COURTESY CHRIS NOLAN The Georgetown club hockey team has won six Atlantic Coast Collegiate Hockey League championships in the last 12 seasons.
COURTESY CHRIS NOLAN
The Georgetown club hockey team has won six Atlantic Coast Collegiate Hockey League championships in the last 12 seasons.

Georgetown lacks a varsity Division I ice hockey team, but a group of 28 players and three alumni coaches are keeping the sport alive on campus.

The team practices twice a week, once on dry land and once at Cabin John Ice Rink in Rockville, Md., 13 miles from campus. In the last 12 seasons, the Hoyas have claimed six league championships, their most recent in 2014. They play teams in the Atlantic Coast Collegiate Hockey League including George Washington, Navy and St. Joseph’s.

“It provides relationships with upperclassmen … keeps me busy and gives me a break from work during the week,” freshman forward Peter Hagerty said.

Senior forward Dan Shea and freshman forward Chris Nolan have been playing hockey since they were kids, starting at five and three years old, respectively. Their lives revolved around hockey, and both said they wanted to continue to play the sport in college.

“[I’ve] always been playing hockey and I wanted a good group of guys to hang out with,” Nolan said. “I knew some kids on the team already and they made me want to join it because they talked about how great it is.”

Shea, one of the team’s senior captains, said the coaching staff has been an integral part of the team’s success. All of the coaches — Adam Willner (COL ’09), Alex Yale-Loehr (COL ’12) and Connor Brogan (COL ’14) — are Georgetown alumni who played for the team. All three coaches declined requests for comment.

Shea appreciates the fact that the coaches are able to handle aspects of the game such as playing time and line combinations, allowing him to focus more on his responsibilities as a team captain.

“We are able to play hockey while letting our coaches take care of our lines and who is or isn’t playing,” Shea said.

As captain, Shea communicates with the school to receive funding for the team, collect dues from the players, create the schedule, make sure the team gets ice time for home games and practices and register with the ACCHL.

“[The coaches] realize that there is more to life than just hockey, which is definitely a good thing,” Shea said.

Nolan said he believes that because the coaches have been in the players’ position before, they put less pressure on the players.

Even though it is a club team, the Georgetown ice hockey team has developed rivalries with other schools.

“Our biggest rival is probably George Washington.
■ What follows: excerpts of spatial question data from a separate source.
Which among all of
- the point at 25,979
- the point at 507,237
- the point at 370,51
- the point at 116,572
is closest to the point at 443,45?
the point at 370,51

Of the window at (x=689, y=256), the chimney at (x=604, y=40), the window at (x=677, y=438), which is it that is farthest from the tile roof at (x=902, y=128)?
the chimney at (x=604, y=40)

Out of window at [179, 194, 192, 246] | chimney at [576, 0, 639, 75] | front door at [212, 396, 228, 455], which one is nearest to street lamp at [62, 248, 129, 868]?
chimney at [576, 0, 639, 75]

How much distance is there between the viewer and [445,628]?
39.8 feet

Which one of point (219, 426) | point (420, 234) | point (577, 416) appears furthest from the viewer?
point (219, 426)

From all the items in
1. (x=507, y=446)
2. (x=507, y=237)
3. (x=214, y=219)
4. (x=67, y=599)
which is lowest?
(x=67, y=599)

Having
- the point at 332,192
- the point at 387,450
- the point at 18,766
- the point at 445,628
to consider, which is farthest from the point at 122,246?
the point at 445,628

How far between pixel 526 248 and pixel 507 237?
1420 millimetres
Just the fact that we are so close makes it fun, and we have gotten fans to come to our recent GW games, which just brings a great environment to the game,” Shea said.
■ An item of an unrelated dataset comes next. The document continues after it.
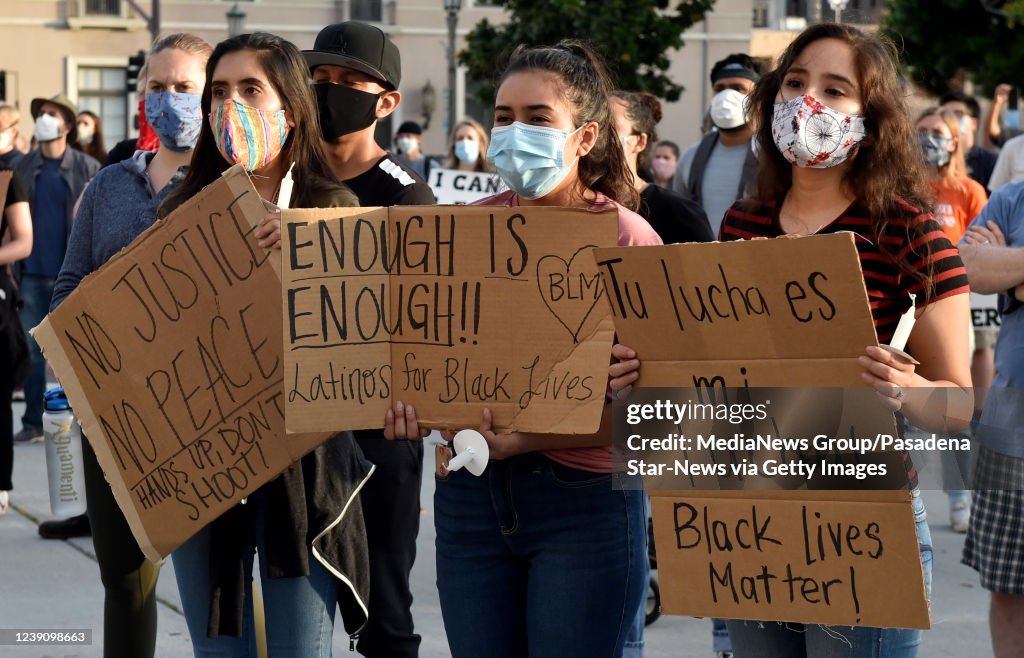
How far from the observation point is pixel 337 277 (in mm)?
2920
As a freshman, Nolan is excited to play in his first Georgetown-GW game.

“We want to finish strong in conference play, especially against our rival schools in our division, [specifically] GW; we want to smoke them both times,” Nolan said.

Georgetown’s most important goal, according to Nolan, is winning the ACCHL championship. In the last 12 seasons, the Hoyas have claimed six league championships. A championship this year would be Shea and the rest of the senior class’s third ACCHL championship.

Considering the successful history of the club ice hockey team, Nolan said he hopes the team has the opportunity to compete against Division I teams and get the recognition those athletes receive.

“Everyone wants to play DI hockey,” Nolan said. “A disadvantage [of playing club ice hockey] is not playing against DI teams all the time and get the glory they get, but it’s still pretty fun. It would be nice to have the funding there for a DI team.”